#### Source extract
I am sitting with my mother on the top of a double-decker bus in Schmargendorf. It is night and the streets are wet with puddles of glittering lights and autumn leaves, and I am eating Chinese rice crackers.
This is my first memory – a Berlin memory – a memory of a city I would come to love and hate; hold strong emotions for; become a proponent of and a detractor of — but now finally grow increasingly indifferent to.
I would have left long ago. In fact, I tried to escape to Istanbul ten years ago, but after a year in a city without trees and without parks (though, admittedly with other potent charms), I found myself being pulled back into the orbit of Berlin. I longed for the broad pavements, tree lined streets, gemütlichkeit, my nice Altbau apartment – and the Berlin speech — a mixture of Berliner Schnauze and foreigner kanaksprak.
I was born in Berlin in 1970. My father was a pilot with Pan Am who had grown up in Chicago, where his major claim to fame was that he had bagged groceries as a kid for Mrs. Hemingway. My mother is half German, half Italian with roots in both the Harz mountains and the mountains of Abruzzi. In 1945 she lived through the bombing of Berlin, holed up in the basement of the Italian embassy, where her father worked, representing Italian guest-workers in Nazi Germany.
Mother was coming from California via Italy and Berlin, father from Okinawa via Chicago.
Berlin was a collection of ruins then. The facades of Altbau apartment buildings were bullet-riddled. There were empty lots everywhere. Giant railway terminals lay derelict and overgrown with weeds and small trees. Once bustling intersections, like Potsdamerplatz, had become swathes of no man’s land.
The other thing about Berlin in the seventies was how interwoven the various milieus were – the students, artists, squatters hung out in so-called “brown bars” – old-style Eckkneipen fitted with wood cladding and stucco ceilings –like Zwiebelfisch and Die Dicke Wirtin in Charlottenburg and Leydicke in Schöneberg – locales that remained popular hangouts through the punk era, the kind of bars that Iggy Pop hung out in and which had so impressed him.
You look so good to me
Here in this old saloon
Way back in West Berlin
A bottle of white wine
White wine and you
A table made of wood
And how I wish you would
Fall in love with me
These bars were relics of a vanishing order, that only gradually became overtaken and supplanted by the arty and slick New Wave bars of the eighties, full of zinc and neon. In Sven Regener’s novel Herr Lehmann, which is set in Berlin in the late eighties, we read diatribes against the old wood bars. Gradually over the years they lost their appeal.
In those first five years of my life, from 1970 to 1975 – before we moved to Hong Kong, and thence to California (before moving back once again to Berlin in 1980), we lived in an expansive Altbau apartment in Schmargendorf. I remember the lively wallpaper and the smell of old wood – which together with the smell of Pommes (French fries) and the subterranean smell of U-bahn tunnels evokes for me the mood of Berlin to this day.
Vladimir Nabokov had lived in the building, one floor under us, briefly while a student in Cambridge.
########
#### Dataset entries
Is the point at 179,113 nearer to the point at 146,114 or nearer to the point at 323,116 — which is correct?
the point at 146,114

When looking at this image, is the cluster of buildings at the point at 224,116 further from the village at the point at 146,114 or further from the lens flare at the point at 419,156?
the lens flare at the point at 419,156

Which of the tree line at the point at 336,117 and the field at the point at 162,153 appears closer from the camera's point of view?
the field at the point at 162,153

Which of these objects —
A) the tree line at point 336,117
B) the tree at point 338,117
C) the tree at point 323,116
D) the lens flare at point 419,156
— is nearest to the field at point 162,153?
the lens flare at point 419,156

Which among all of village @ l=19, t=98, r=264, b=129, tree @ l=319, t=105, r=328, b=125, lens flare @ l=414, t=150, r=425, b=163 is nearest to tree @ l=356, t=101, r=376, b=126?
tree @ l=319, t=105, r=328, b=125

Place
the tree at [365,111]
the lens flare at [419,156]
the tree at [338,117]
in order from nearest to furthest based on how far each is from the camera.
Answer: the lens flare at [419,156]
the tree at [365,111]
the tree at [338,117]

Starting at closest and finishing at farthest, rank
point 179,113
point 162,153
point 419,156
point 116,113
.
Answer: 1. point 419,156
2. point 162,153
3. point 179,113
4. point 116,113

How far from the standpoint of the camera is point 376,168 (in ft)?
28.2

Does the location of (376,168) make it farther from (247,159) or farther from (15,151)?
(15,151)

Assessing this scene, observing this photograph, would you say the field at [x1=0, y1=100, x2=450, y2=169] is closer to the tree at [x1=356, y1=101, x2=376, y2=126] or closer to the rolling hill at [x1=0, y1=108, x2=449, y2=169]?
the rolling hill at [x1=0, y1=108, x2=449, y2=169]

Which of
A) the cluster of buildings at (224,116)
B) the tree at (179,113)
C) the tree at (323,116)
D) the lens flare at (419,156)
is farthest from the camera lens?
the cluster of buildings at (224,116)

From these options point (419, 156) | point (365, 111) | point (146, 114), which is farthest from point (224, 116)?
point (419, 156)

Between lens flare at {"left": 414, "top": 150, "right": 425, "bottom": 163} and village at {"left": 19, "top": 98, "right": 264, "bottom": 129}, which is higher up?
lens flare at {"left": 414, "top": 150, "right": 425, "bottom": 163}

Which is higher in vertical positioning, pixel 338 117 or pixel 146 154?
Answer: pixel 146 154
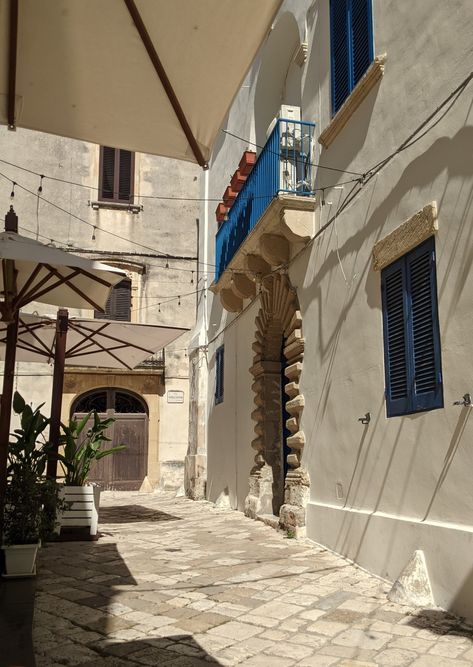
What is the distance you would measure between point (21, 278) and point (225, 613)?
11.1 feet

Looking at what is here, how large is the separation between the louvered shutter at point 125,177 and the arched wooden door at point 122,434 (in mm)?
5517

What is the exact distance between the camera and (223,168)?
13422 millimetres

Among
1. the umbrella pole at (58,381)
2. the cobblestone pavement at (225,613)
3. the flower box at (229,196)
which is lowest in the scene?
the cobblestone pavement at (225,613)

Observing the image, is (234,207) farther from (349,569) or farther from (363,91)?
(349,569)

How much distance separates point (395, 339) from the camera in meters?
5.47

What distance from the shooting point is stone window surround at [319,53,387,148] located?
5.88 metres

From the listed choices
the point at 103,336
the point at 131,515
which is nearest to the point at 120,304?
the point at 131,515

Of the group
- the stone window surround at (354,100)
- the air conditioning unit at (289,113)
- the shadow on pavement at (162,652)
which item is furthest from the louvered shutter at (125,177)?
the shadow on pavement at (162,652)

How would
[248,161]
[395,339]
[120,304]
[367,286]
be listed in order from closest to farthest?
[395,339] → [367,286] → [248,161] → [120,304]

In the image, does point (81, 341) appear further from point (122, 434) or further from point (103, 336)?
point (122, 434)

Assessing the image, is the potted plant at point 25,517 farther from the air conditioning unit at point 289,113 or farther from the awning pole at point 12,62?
the air conditioning unit at point 289,113

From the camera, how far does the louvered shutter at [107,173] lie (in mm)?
18250

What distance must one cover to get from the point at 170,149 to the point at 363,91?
2979mm

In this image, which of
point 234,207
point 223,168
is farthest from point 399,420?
point 223,168
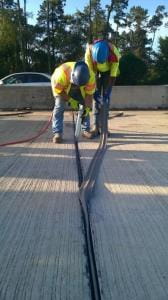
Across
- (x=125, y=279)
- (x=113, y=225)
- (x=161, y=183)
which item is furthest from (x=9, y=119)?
(x=125, y=279)

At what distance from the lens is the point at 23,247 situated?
3199mm

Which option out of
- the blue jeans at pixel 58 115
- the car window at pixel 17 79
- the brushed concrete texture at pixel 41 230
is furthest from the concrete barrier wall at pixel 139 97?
the brushed concrete texture at pixel 41 230

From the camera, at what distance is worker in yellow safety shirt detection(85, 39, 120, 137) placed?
7590mm

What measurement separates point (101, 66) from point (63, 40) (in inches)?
1258

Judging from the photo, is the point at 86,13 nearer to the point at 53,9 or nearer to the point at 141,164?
the point at 53,9

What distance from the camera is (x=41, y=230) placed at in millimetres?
3486


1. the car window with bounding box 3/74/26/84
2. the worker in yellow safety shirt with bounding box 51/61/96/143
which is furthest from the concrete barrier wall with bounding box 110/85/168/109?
the worker in yellow safety shirt with bounding box 51/61/96/143

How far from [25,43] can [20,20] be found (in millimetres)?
2107

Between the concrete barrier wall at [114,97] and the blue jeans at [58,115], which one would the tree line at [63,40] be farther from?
the blue jeans at [58,115]

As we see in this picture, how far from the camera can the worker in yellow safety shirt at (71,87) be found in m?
6.93

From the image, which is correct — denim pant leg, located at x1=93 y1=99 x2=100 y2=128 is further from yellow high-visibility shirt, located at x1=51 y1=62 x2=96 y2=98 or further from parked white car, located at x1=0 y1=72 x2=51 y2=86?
parked white car, located at x1=0 y1=72 x2=51 y2=86

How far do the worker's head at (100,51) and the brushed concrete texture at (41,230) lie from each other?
2135mm

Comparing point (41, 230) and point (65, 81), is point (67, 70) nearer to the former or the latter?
point (65, 81)

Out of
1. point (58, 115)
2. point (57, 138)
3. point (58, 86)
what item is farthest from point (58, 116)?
point (58, 86)
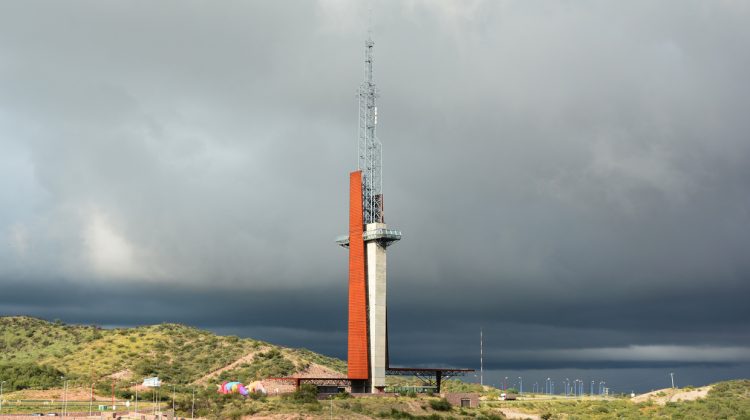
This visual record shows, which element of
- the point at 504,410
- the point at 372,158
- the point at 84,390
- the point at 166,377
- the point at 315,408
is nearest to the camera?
the point at 315,408

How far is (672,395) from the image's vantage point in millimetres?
176875

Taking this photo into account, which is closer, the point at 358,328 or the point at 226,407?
the point at 226,407

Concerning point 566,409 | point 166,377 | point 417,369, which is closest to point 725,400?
point 566,409

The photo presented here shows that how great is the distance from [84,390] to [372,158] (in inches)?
2925

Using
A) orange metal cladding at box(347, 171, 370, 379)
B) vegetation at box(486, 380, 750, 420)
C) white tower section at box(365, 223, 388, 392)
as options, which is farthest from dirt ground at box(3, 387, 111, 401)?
vegetation at box(486, 380, 750, 420)

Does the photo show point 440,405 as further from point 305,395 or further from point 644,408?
point 644,408

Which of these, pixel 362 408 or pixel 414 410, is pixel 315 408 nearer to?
pixel 362 408

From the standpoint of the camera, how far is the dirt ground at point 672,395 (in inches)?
6845

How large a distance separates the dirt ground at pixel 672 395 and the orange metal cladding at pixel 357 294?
257ft

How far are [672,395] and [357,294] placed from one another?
292 ft

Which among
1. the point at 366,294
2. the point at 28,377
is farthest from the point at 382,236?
the point at 28,377

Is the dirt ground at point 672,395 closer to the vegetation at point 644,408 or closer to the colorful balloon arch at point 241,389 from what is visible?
the vegetation at point 644,408

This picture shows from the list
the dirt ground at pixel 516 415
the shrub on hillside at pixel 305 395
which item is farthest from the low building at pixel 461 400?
the shrub on hillside at pixel 305 395

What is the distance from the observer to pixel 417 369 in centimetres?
13700
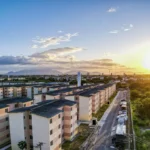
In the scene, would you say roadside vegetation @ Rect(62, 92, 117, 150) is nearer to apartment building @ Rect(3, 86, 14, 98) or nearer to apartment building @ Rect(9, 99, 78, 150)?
apartment building @ Rect(9, 99, 78, 150)

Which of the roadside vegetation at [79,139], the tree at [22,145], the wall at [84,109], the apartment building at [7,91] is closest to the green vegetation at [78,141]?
the roadside vegetation at [79,139]

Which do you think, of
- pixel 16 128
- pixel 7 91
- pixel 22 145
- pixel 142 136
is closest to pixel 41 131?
pixel 22 145

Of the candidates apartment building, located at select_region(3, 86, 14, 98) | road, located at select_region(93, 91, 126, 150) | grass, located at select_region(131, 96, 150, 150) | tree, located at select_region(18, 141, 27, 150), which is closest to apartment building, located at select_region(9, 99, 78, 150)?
tree, located at select_region(18, 141, 27, 150)

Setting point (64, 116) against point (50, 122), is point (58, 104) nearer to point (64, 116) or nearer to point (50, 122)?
point (64, 116)

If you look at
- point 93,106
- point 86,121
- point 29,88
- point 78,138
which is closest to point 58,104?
point 78,138

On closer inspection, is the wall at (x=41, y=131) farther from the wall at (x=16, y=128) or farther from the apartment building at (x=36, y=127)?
the wall at (x=16, y=128)

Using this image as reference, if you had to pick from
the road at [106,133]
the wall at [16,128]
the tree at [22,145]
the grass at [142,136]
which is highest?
the wall at [16,128]

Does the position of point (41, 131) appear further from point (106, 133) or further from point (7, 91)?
point (7, 91)

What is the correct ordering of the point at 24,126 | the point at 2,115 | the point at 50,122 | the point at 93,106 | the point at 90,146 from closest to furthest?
1. the point at 50,122
2. the point at 24,126
3. the point at 90,146
4. the point at 2,115
5. the point at 93,106
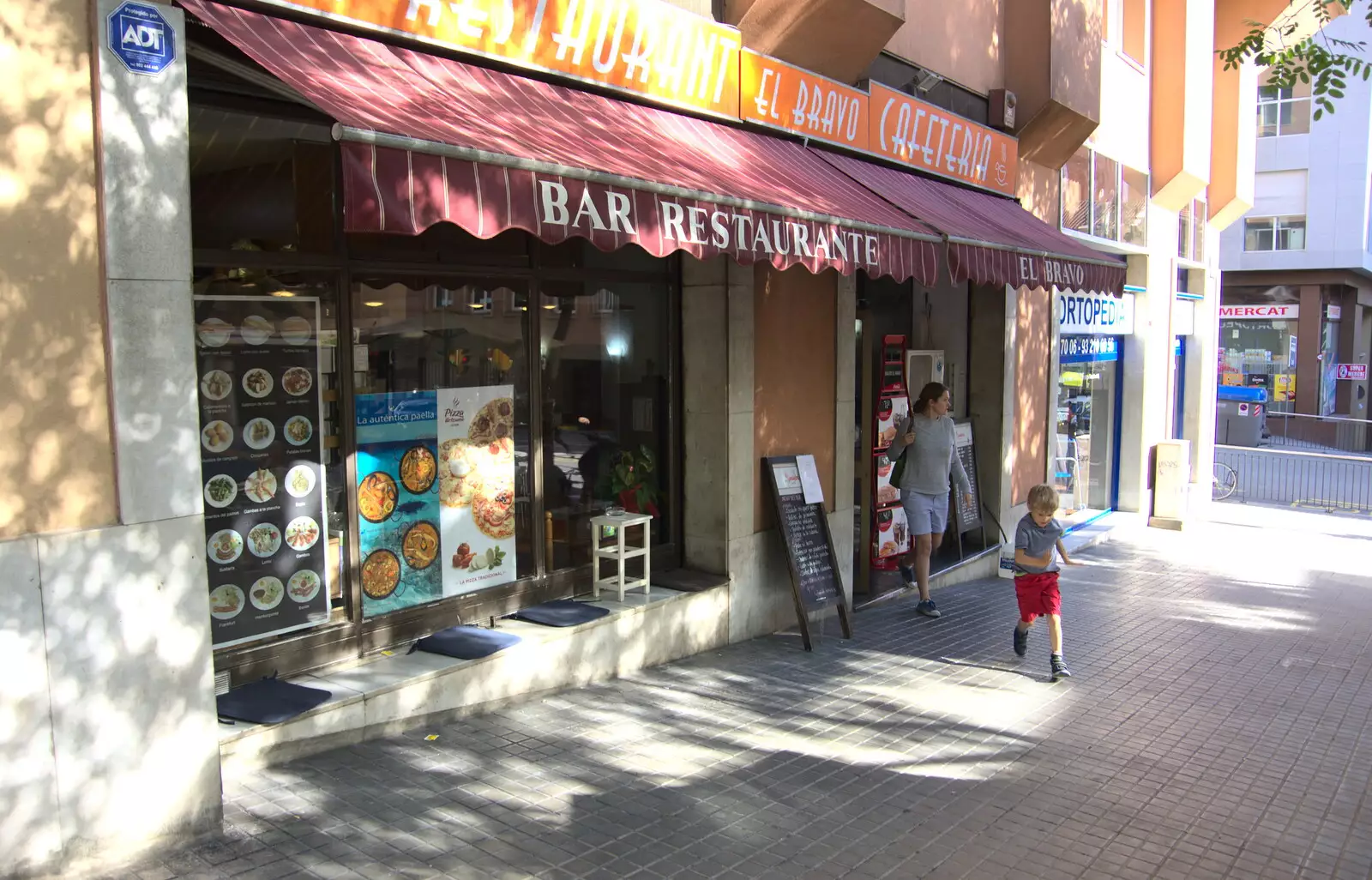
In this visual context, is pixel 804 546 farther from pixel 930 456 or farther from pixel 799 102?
########
What this exercise asks ▸
a – Please copy the passage of the Berlin memoir word for word, starting at "You look so" and ending at "lost their appeal.".
b – In the Berlin memoir, which city did the narrator go to ten years ago in an attempt to leave Berlin?
c – Name every bar that the Berlin memoir mentions by name.

Correct answers ▸
a –
You look so good to me
Here in this old saloon
Way back in West Berlin
A bottle of white wine
White wine and you
A table made of wood
And how I wish you would
Fall in love with me
These bars were relics of a vanishing order, that only gradually became overtaken and supplanted by the arty and slick New Wave bars of the eighties, full of zinc and neon. In Sven Regener’s novel Herr Lehmann, which is set in Berlin in the late eighties, we read diatribes against the old wood bars. Gradually over the years they lost their appeal.

b – Istanbul

c –
Zwiebelfisch
Die Dicke Wirtin
Leydicke